La Historia da cuenta, por desgracia, de lo que conllevaron mensajes de intencionesmoralmente dudosas, aunque estrictamente legales en su momento. Quizá hubiera sido un acierto apagar su libertad y censurarlos. ¿Y qué pensar de lo que la tecnología puede hacer hoy, al servicio de ladinos y mentirosos, para ampliar su público y convertir a un simple vocero en un visionario de talla mundial? ¿Debe privársele de esa tan manida libertad de expresión? Parafraseando a un mago, ni el más sabio conoce la verdad de todos los caminos.

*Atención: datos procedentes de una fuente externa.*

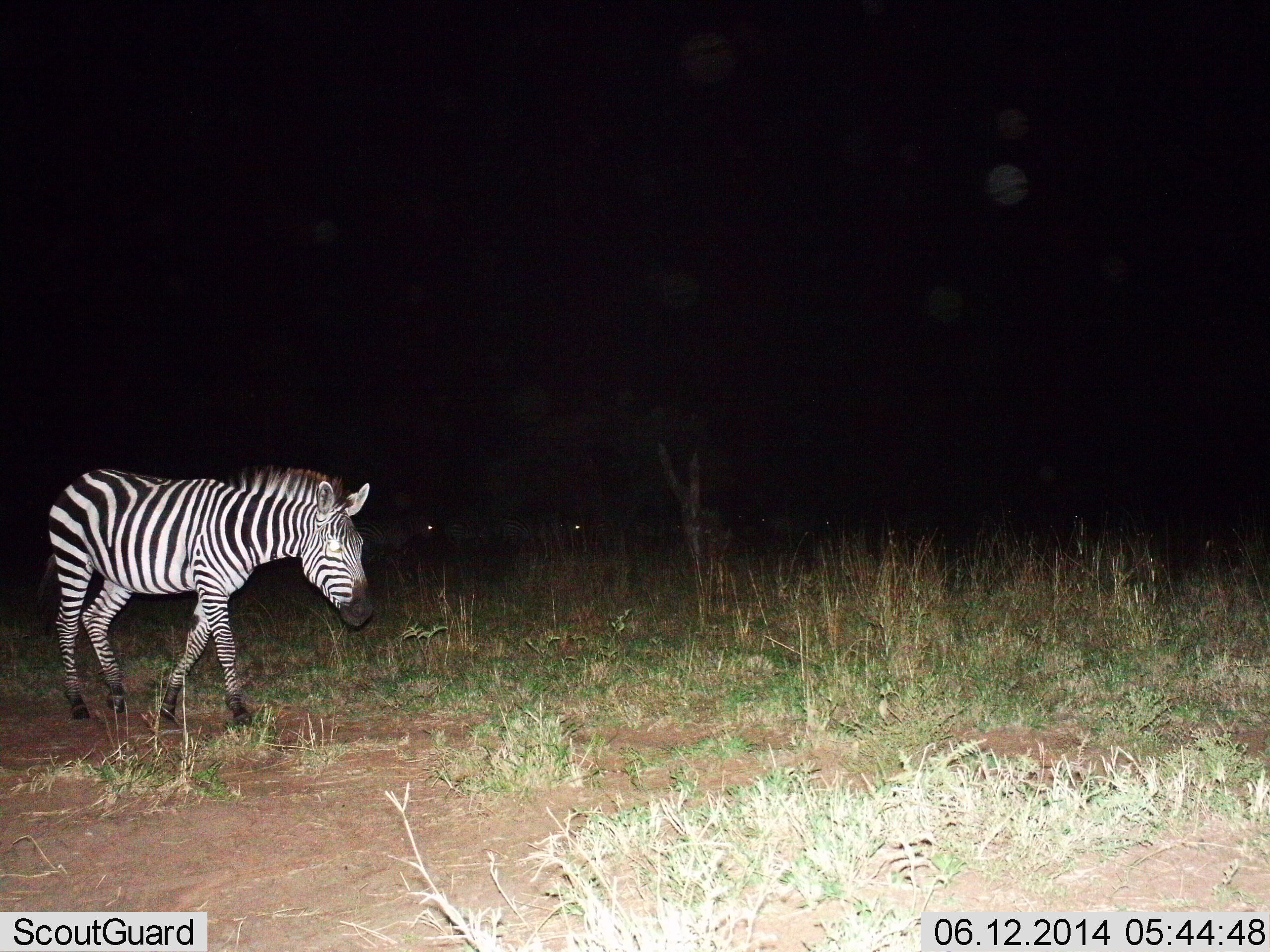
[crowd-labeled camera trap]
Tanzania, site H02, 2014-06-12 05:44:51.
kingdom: Animalia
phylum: Chordata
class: Mammalia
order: Perissodactyla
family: Equidae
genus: Equus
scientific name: Equus quagga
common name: plains zebra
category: zebra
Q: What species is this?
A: Zebra (plains zebra) (Equus quagga).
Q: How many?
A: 1.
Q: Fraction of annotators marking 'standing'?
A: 20%.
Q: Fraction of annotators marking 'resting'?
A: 0%.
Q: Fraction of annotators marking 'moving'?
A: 90%.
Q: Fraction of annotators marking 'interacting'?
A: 0%.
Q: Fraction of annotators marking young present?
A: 0%.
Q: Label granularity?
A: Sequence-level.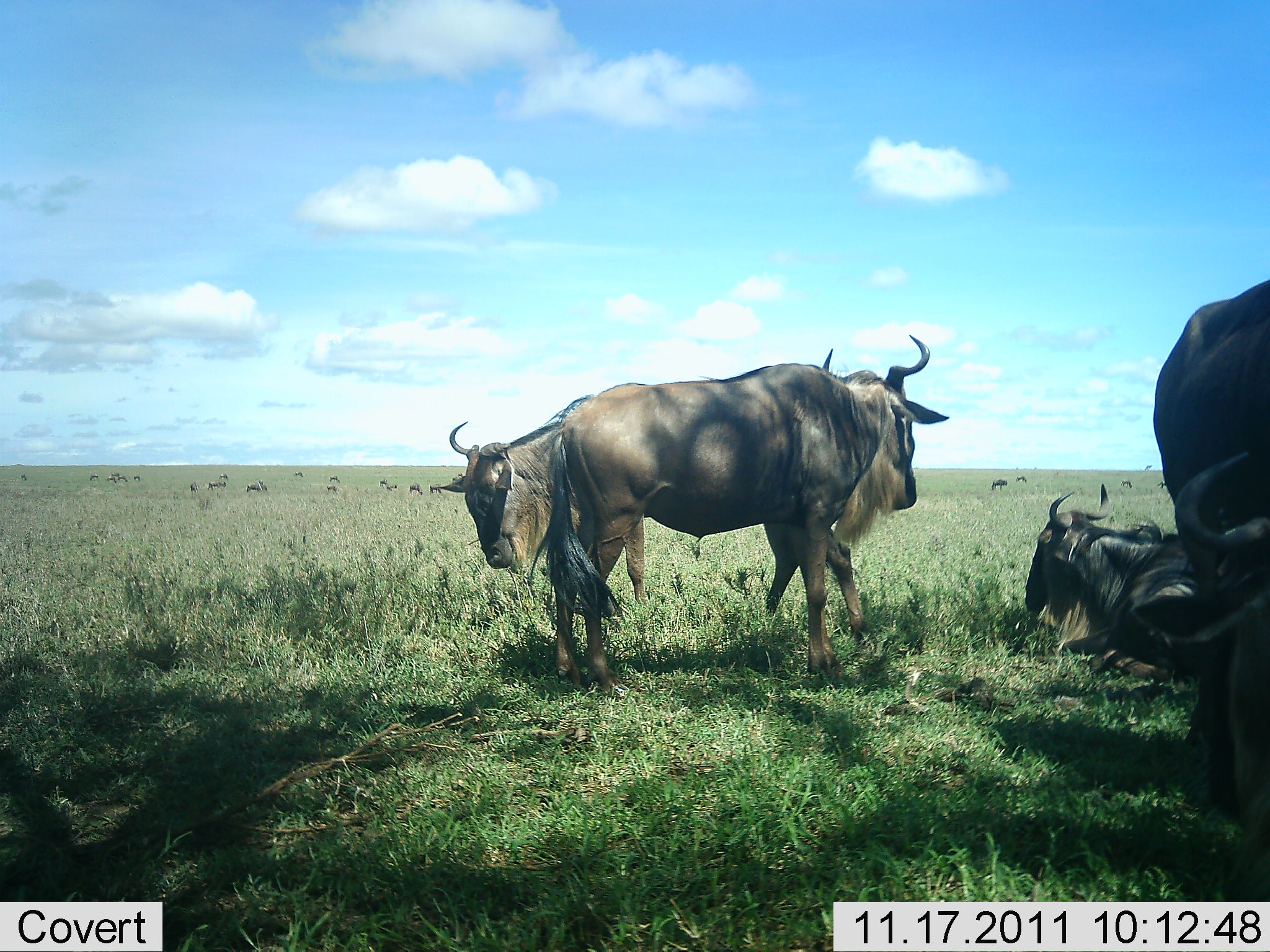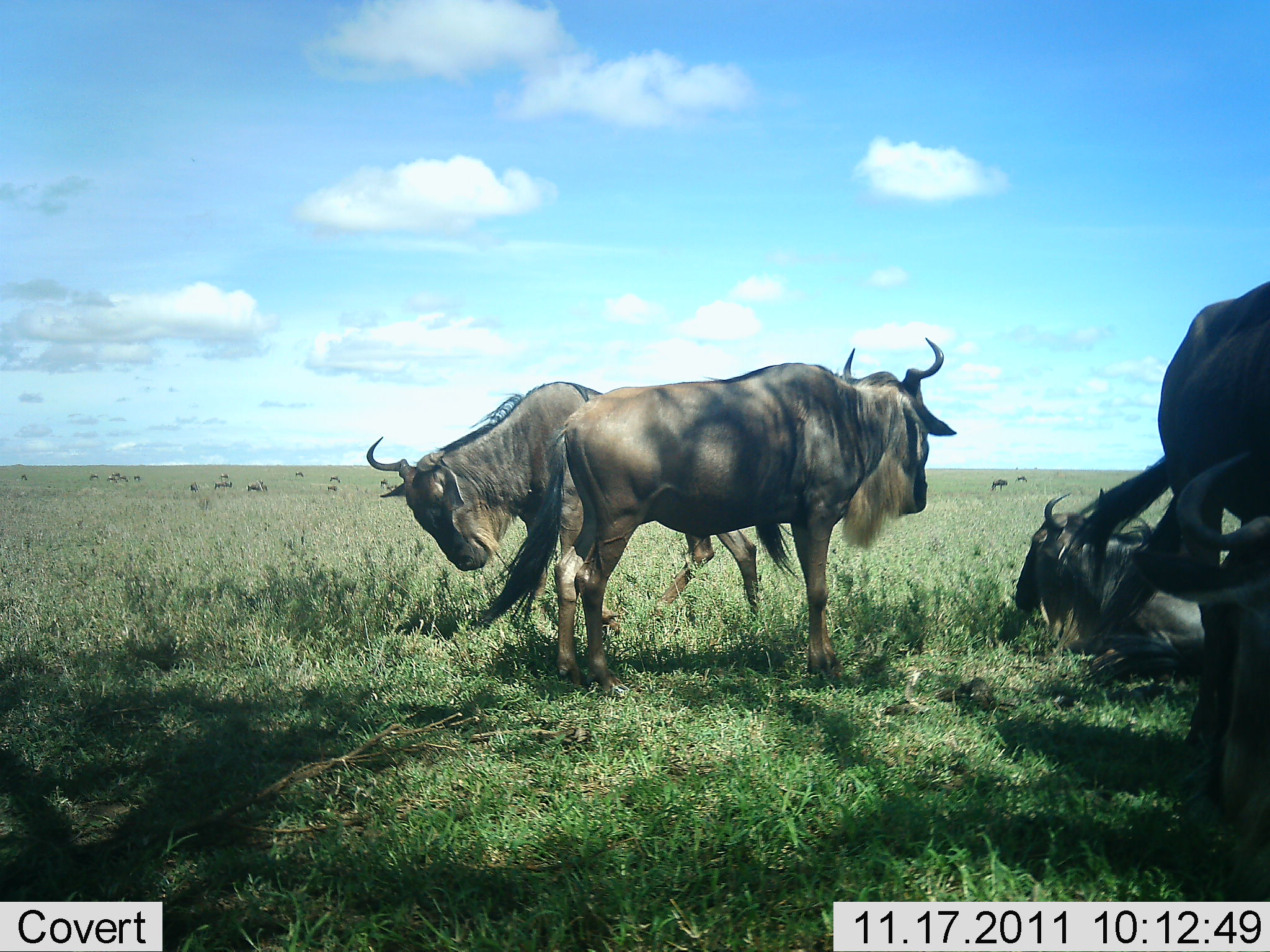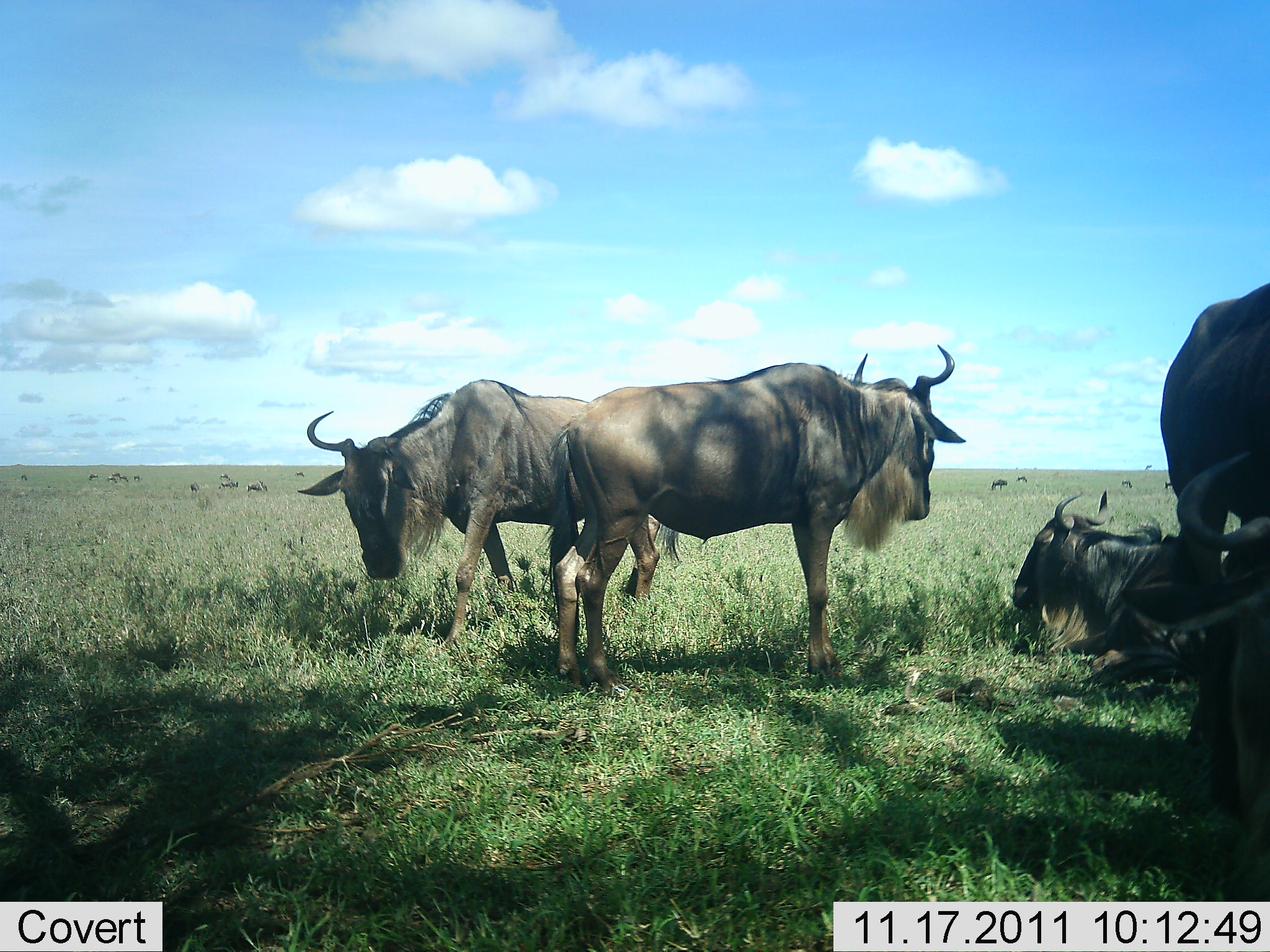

Escribiendo en primera persona, sin pensarlo, me siento libre. En mis letras no hay grilletes que apresen ni guillotinas que amenacen. Este simple contador de historias no nació como escritor para insuflar la libertad en otros corazones, sino para disfrutarla en el propio, como obliga el egoísmo ya mentado, que poseo en enorme y vergonzante cantidad, salvo cuando comparto las aventuras de mi mente enferma con el resto del mundo.
Quien se sumerja en mis andanzas podrá dar fe de lo anterior. También será libre de tirarme a la papelera si le apetece o de guardar el libro en una estantería dorada. Así entiende quien suscribe la máxima expresión de la libertad literaria que, digan lo que digan críticos expertos, tertulianos desinformadores o maestros bienintencionados, deberíamos disfrutar: la de la lectura por placer.